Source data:
-*-
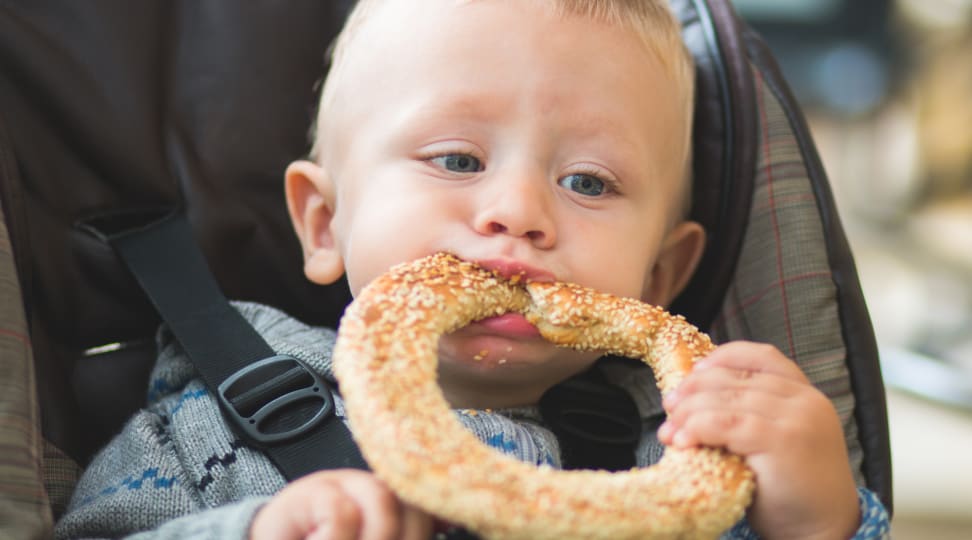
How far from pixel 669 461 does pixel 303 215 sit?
590 mm

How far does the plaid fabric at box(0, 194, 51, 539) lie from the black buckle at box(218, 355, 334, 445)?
20cm

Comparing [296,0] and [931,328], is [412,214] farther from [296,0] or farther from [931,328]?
-*-
What is expected: Return every line of the listing above word for word, leaving out the pictures.

Output:
How far from pixel 669 461 does pixel 303 215 sit?
590 mm

How far does the plaid fabric at box(0, 194, 51, 539) lie from the black buckle at box(218, 355, 334, 445)?
20cm

Comparing [296,0] and [931,328], is [412,214] farther from [296,0] or farther from [931,328]?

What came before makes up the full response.